Book Midwest Journal  V1  No  2  Summer  1949

Download or read book Midwest Journal V1 No 2 Summer 1949 written by Lorenzo J. Greene and published by . This book was released on 2013-06 with total page 136 pages. Available in PDF, EPUB and Kindle. Book excerpt: Additional Contributors Include Anthony Stampolis, William M. Boyd, Langston Hughes And Others.

Book The American Midwest in Film and Literature

Download or read book The American Midwest in Film and Literature written by Adam R. Ochonicky and published by Indiana University Press. This book was released on 2020-02-04 with total page 281 pages. Available in PDF, EPUB and Kindle. Book excerpt: How do works from film and literature—Sister Carrie, Native Son, Meet Me in St. Louis, Halloween, and A History of Violence, for example—imagine, reify, and reproduce Midwestern identity? And what are the repercussions of such regional narratives and images circulating in American culture? In The American Midwest in Film and Literature: Nostalgia, Violence, and Regionalism, Adam R. Ochonicky provides a critical overview of the evolution, contestation, and fragmentation of the Midwest's symbolic and often contradictory meanings. Using the frontier writings of Frederick Jackson Turner as a starting point, this book establishes a succession of Midwestern filmic and literary texts stretching from the late-19th century through the beginning of the 21st century and argues that the manifold properties of nostalgia have continually transformed popular understandings and ideological uses of the Midwest's place-identity. Ochonicky identifies three primary modes of nostalgia at play across a set of textual objects: the projection of nostalgia onto physical landscapes and into the cultural sphere (nostalgic spatiality); nostalgia as a cultural force that regulates behaviors, identities, and appearances (nostalgic violence); and the progressive potential of nostalgia to generate an acknowledgment and possible rectification of ways in which the flawed past negatively affects the present (nostalgic atonement). While developing these new conceptions of nostalgia, Ochonicky reveals how an under-examined area of regional study has received critical attention throughout the histories of American film and literature, as well as in related materials and discourses. From the closing of the Western frontier to the polarized political and cultural climate of the 21st century, this book demonstrates how film and literature have been and continue to be vital forums for illuminating the complex interplay of regionalism and nostalgia.

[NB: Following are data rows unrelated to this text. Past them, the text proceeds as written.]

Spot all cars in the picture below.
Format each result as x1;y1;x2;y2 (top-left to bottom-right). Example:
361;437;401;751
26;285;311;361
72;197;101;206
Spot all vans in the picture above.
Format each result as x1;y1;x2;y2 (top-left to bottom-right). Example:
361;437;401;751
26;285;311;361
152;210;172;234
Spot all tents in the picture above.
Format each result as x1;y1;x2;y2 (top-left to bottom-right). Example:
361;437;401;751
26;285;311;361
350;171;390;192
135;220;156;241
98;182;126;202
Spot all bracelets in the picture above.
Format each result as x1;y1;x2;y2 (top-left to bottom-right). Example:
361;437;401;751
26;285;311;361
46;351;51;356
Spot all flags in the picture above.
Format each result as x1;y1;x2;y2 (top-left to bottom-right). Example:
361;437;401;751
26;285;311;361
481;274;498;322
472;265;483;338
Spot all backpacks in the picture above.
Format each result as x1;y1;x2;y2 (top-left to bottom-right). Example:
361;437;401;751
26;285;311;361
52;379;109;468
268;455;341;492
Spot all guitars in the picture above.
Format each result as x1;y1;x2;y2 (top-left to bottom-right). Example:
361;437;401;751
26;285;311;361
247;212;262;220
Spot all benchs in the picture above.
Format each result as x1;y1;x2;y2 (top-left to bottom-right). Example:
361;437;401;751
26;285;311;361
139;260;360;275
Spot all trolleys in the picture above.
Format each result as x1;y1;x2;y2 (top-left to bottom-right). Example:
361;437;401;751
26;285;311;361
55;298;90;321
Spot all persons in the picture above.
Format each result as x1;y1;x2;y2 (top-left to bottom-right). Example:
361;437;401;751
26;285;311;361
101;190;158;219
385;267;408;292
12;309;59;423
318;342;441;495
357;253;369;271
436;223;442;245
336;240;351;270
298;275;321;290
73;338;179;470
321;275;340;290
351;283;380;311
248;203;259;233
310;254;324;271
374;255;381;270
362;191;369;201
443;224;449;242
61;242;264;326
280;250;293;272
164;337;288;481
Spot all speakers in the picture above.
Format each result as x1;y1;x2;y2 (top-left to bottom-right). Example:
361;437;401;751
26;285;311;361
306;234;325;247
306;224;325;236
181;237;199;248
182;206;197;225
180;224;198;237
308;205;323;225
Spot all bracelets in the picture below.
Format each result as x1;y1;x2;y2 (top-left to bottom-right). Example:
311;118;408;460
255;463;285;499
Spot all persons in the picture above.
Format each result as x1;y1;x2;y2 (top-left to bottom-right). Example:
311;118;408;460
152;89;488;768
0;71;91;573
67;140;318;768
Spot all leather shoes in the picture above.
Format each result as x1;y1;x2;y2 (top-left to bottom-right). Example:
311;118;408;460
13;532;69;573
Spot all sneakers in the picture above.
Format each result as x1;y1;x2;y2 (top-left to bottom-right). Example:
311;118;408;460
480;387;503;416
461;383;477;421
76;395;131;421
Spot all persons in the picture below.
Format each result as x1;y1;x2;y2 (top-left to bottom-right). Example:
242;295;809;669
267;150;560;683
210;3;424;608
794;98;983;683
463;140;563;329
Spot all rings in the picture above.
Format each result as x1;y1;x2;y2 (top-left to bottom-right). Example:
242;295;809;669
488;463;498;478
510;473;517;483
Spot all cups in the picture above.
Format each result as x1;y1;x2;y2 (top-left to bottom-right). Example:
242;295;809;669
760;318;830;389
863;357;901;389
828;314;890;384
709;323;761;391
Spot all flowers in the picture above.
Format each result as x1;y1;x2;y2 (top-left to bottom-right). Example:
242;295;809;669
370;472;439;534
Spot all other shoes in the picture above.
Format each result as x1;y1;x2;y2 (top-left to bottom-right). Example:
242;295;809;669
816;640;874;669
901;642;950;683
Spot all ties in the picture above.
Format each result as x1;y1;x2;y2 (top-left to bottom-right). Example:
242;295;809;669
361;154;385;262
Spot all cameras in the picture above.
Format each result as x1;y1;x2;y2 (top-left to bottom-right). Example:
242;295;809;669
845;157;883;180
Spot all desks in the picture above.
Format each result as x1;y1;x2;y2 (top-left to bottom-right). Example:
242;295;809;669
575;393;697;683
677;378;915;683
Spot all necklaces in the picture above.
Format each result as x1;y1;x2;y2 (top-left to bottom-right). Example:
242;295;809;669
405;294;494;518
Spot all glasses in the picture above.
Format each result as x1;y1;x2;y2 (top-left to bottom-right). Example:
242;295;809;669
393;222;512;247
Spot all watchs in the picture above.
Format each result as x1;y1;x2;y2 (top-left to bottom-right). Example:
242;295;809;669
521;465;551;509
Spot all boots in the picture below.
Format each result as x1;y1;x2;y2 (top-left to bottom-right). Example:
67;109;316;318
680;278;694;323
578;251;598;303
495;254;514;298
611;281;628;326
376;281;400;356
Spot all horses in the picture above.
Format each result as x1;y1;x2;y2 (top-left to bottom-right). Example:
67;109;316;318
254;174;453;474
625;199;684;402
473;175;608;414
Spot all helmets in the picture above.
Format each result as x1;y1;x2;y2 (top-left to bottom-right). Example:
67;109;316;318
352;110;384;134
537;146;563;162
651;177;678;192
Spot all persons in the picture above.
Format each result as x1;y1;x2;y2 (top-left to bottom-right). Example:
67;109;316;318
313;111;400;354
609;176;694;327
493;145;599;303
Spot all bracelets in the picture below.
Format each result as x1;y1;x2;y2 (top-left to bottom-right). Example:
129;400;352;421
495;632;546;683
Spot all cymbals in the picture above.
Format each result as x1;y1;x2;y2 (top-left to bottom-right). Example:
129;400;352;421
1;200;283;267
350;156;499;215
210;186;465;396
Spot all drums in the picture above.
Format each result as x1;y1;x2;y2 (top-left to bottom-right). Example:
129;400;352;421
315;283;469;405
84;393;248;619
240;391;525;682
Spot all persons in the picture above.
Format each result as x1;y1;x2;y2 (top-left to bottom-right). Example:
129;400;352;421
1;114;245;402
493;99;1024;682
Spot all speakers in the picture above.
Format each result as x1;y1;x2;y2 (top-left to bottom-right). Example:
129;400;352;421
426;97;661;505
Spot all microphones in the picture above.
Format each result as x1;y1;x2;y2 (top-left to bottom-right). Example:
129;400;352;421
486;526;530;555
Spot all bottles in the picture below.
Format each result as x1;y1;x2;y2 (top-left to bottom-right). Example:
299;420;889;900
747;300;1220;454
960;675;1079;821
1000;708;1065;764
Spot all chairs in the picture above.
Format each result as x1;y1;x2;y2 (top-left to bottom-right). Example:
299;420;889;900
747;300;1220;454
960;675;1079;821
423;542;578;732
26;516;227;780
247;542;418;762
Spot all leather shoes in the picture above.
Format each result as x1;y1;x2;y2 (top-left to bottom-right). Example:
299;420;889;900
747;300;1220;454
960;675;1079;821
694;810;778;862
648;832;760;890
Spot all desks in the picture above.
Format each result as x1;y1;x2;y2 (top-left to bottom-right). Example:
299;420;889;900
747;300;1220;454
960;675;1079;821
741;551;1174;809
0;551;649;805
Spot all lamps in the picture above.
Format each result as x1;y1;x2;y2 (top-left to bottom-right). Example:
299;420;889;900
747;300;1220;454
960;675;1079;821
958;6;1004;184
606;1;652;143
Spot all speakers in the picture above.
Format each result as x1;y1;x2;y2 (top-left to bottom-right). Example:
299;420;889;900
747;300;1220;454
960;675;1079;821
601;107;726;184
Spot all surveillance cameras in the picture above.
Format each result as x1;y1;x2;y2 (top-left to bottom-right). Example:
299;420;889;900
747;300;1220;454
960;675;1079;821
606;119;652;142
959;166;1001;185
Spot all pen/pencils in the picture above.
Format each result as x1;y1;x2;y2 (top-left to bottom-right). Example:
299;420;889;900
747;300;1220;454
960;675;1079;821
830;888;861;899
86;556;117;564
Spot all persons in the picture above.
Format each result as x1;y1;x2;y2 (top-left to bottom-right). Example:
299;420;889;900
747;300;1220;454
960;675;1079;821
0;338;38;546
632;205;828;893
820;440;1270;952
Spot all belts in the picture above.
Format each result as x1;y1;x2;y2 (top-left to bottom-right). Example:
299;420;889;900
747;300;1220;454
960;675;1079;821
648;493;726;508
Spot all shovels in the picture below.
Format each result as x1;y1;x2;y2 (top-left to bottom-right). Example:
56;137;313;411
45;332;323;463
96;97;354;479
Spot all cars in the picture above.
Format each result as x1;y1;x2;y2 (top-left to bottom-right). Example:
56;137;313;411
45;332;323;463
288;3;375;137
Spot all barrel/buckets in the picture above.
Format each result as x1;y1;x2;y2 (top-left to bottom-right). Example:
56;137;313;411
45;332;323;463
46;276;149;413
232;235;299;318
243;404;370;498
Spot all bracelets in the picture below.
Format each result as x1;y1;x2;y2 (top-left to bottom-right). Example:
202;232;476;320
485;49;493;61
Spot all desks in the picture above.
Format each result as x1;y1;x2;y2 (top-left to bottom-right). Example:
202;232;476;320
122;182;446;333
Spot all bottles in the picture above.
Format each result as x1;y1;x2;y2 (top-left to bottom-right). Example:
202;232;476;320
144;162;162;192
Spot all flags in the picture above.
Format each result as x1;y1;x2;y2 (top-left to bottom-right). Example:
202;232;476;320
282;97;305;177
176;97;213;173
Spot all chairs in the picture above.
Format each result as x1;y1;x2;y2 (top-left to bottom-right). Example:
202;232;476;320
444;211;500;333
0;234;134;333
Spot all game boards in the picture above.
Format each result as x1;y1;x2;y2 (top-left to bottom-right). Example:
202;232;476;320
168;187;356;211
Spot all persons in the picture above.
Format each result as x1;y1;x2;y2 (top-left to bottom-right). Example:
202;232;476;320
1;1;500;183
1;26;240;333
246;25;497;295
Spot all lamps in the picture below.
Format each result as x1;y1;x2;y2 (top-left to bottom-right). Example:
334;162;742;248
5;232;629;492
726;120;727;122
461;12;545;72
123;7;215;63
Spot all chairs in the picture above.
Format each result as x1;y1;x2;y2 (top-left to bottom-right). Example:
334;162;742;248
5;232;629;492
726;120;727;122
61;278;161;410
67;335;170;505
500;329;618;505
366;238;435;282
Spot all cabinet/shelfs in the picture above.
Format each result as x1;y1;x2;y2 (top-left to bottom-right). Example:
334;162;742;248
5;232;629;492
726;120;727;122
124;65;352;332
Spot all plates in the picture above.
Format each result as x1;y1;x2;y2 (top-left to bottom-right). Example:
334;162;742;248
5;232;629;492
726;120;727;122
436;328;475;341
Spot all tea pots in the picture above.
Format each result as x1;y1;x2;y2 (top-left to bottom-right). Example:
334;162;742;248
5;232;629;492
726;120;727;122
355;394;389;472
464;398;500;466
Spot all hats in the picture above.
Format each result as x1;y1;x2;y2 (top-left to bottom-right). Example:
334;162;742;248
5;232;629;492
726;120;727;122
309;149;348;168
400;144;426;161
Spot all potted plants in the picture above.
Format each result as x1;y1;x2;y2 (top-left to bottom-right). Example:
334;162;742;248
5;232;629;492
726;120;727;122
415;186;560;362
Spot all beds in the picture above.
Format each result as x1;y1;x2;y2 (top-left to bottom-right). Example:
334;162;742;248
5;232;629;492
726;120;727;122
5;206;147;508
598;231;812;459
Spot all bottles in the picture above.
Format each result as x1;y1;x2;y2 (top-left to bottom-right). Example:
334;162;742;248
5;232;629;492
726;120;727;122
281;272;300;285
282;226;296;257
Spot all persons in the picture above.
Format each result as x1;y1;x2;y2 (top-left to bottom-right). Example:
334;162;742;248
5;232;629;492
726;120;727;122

Book The Midwest Quarterly

Download or read book The Midwest Quarterly written by and published by . This book was released on with total page pages. Available in PDF, EPUB and Kindle. Book excerpt:

Book The Conservative Heartland

Download or read book The Conservative Heartland written by Jon Lauck and published by . This book was released on 2020 with total page 0 pages. Available in PDF, EPUB and Kindle. Book excerpt: "Journalists, political pundits, and historians alike were shocked not just by the election of Donald Trump but also by the degree of support he won in states that Democrats had long presumed to be safe. Taken together, the seventeen essays in this collection detail the rise of Midwestern conservatism after World War II by identifying the specific policies, issues, leaders, geographic and demographic changes, controversies, and social causes that helped Midwestern conservative groups grow. It includes essays on nine different states, covering every decade of the postwar period, and looks at the conservative movement through the lenses of race, class, gender, and sexuality. Topics include the rural/urban divide, the development of a conservative intellectual program, environmentalism and its critics, responses to deindustrialization, regional support for Reagan, privatization and its consequences, mass incarceration, and the debates over same-sex marriage, abortion, and second wave feminism"--

Book Journal of the Midwest History of Education Society

Download or read book Journal of the Midwest History of Education Society written by Midwest History of Education Society and published by . This book was released on 1998 with total page 324 pages. Available in PDF, EPUB and Kindle. Book excerpt:

Book The New Midwest

    Book Details:
  • Author : Mark Athitakis
  • Publisher : Arcadia Publishing
  • Release : 2017-02-06
  • ISBN : 0997774355
  • Pages : 85 pages

Download or read book The New Midwest written by Mark Athitakis and published by Arcadia Publishing. This book was released on 2017-02-06 with total page 85 pages. Available in PDF, EPUB and Kindle. Book excerpt: In the public imagination, Midwestern literature has not evolved far beyond heartland laborers and hardscrabble immigrants of a century past. But as the region has changed, so, in many ways, has its fiction. In this book, the author explores how shifts in work, class, place, race, and culture has been reflected or ignored by novelists and short story writers. From Marilynne Robinson to Leon Forrest, Toni Morrison to Aleksandar Hemon, Bonnie Jo Campbell to Stewart O'Nan this book is a call to rethink the way we conceive Midwestern fiction, and one that is sure to prompt some new must-have additions to every reading list.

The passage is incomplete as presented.